The Laramie City Council voted unanimously Tuesday evening to approve the $225,868.50 needed to complete the Federal Emergency Management Agency’s requirements to update the Spring Creek floodplain maps.

City engineer Eric Jaap explained that when FEMA digitized its maps several years ago, some of the floodplains shifted. This occurred all over the county and made it to where water bodies were mapped in inaccurate locations.

“Spring Creek actually currently on the floodplain goes through the Ridley’s parking lot,” Jaap said during the meeting.

As the city completed a South Laramie Drainage Study to move Spring Creek in 2015, staff decided to simultaneously correct the FEMA map. However, when it was submitted to FEMA, it had several comments, most notably requiring a modeling of the creek’s channel and a permit for the currently unpermitted levee along 30th Street. Jaap said the levee was unknown to both staff and FEMA because it was likely put in when Spring Creek was moved in the 1920s.

To address FEMA’s comments, city staff approached Wood Environment & Infrastructure Solutions, Inc., to put together the cost and scope of the work, as the company has done similar projects throughout the country. The company will also have to get the stabilization that occurred when the bridge was installed on 30th Street approved by FEMA, Jaap said.

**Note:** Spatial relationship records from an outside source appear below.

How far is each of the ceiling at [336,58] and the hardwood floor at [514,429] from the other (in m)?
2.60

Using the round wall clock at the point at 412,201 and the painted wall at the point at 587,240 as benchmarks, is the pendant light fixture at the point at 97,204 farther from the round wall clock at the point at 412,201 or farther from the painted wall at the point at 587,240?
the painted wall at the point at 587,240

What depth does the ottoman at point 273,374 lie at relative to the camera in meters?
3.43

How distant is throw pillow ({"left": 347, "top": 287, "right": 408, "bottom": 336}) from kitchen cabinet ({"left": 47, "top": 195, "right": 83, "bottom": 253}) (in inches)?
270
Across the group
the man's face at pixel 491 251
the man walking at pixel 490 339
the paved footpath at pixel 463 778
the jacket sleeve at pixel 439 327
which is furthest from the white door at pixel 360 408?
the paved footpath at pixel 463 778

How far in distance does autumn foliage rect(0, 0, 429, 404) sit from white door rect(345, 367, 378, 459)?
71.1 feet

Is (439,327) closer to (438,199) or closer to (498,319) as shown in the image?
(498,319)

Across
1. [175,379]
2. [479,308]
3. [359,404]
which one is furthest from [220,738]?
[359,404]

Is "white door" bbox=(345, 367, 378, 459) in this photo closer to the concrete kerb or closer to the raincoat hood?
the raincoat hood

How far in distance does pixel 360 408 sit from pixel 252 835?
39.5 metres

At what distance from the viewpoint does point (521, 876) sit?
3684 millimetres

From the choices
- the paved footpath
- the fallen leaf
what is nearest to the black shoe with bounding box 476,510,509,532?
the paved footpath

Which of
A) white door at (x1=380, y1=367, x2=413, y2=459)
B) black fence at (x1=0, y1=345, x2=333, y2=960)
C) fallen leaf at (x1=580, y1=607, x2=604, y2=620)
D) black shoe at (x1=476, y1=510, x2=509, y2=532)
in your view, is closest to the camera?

Councilman Paul Weaver asked if there was a chance the levee on 30th Street would need to be reconstructed.

“We really don’t know at this time,” Jaap answered. “There’s a pretty in-depth analysis that’s going to have to be done to get it certified.”

Weaver added if it did need to be replaced, he doubted it would be cheap because “nothing is.”

The floodplain update will be combined with another project, Jaap said, involving “a potential bike path that may actually run where the levee is proposed.”

“Each time you submit to FEMA it’s over $8,000, so we wanted to combine that work, get a plan for that so it’s all permitted,” he said during the meeting.